Spatial question entries
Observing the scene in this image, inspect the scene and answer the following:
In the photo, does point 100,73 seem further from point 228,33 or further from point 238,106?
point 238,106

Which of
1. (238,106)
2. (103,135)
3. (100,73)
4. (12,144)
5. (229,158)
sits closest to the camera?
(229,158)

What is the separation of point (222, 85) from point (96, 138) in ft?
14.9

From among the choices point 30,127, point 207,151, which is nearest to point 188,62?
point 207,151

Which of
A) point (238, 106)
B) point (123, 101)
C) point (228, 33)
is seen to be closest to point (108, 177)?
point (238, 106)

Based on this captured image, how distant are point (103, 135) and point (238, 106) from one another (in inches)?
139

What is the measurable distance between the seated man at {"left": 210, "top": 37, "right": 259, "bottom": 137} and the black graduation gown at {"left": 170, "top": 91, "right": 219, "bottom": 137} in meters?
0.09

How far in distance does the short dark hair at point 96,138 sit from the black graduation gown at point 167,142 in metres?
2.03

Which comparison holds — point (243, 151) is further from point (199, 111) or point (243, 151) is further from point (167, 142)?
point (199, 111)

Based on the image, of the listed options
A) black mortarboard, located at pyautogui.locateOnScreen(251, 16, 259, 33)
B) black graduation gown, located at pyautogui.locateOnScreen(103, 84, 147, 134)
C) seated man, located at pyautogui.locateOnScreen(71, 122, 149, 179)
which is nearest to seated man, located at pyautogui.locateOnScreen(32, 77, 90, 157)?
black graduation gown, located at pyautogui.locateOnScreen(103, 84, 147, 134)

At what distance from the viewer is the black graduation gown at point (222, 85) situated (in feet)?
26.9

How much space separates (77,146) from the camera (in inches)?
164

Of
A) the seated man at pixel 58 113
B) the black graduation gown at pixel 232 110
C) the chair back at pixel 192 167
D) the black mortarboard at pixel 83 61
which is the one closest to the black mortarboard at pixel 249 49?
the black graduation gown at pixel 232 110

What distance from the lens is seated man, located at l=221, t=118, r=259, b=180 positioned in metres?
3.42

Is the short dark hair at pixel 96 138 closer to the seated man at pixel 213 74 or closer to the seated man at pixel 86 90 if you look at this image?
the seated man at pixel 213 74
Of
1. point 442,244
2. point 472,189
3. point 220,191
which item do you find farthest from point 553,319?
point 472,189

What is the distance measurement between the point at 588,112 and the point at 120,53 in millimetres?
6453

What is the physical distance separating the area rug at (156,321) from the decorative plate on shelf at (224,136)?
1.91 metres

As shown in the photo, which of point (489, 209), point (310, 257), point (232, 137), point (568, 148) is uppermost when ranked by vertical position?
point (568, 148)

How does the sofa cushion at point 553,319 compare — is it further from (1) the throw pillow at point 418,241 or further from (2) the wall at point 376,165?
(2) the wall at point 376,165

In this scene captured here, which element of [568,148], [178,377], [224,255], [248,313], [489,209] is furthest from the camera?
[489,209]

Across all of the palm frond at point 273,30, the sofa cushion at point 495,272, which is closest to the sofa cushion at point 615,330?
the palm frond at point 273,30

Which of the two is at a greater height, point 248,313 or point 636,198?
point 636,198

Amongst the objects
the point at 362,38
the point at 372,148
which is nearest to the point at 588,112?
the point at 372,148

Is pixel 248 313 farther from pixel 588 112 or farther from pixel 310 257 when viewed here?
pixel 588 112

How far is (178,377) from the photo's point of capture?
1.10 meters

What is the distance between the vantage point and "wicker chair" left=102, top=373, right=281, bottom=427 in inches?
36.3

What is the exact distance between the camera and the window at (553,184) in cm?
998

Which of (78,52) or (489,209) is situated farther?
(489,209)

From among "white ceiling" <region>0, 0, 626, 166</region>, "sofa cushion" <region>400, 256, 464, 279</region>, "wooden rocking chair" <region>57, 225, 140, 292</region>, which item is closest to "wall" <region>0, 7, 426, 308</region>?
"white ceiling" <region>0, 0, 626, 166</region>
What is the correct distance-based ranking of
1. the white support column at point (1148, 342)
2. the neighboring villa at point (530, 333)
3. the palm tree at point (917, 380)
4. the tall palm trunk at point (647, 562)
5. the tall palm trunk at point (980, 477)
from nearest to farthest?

TASK INSTRUCTIONS: Beginning at the line where "How far is (178,377)" appears, extract each line through the end of the data above; keep them exact and include nothing else.

COMPLETE OUTPUT:
How far is (178,377) from the photo's point of capture?
1.10 meters

What is the distance between the vantage point and "wicker chair" left=102, top=373, right=281, bottom=427 in inches?
36.3

What is the exact distance between the camera and the window at (553,184) in cm?
998

Which of (78,52) or (489,209) is situated farther?
(489,209)

From among "white ceiling" <region>0, 0, 626, 166</region>, "sofa cushion" <region>400, 256, 464, 279</region>, "wooden rocking chair" <region>57, 225, 140, 292</region>, which item is closest to "wall" <region>0, 7, 426, 308</region>?
"white ceiling" <region>0, 0, 626, 166</region>
What is the correct distance-based ranking of
1. the white support column at point (1148, 342)
2. the neighboring villa at point (530, 333)
3. the palm tree at point (917, 380)
4. the tall palm trunk at point (647, 562)
5. the tall palm trunk at point (980, 477)
from nearest to farthest?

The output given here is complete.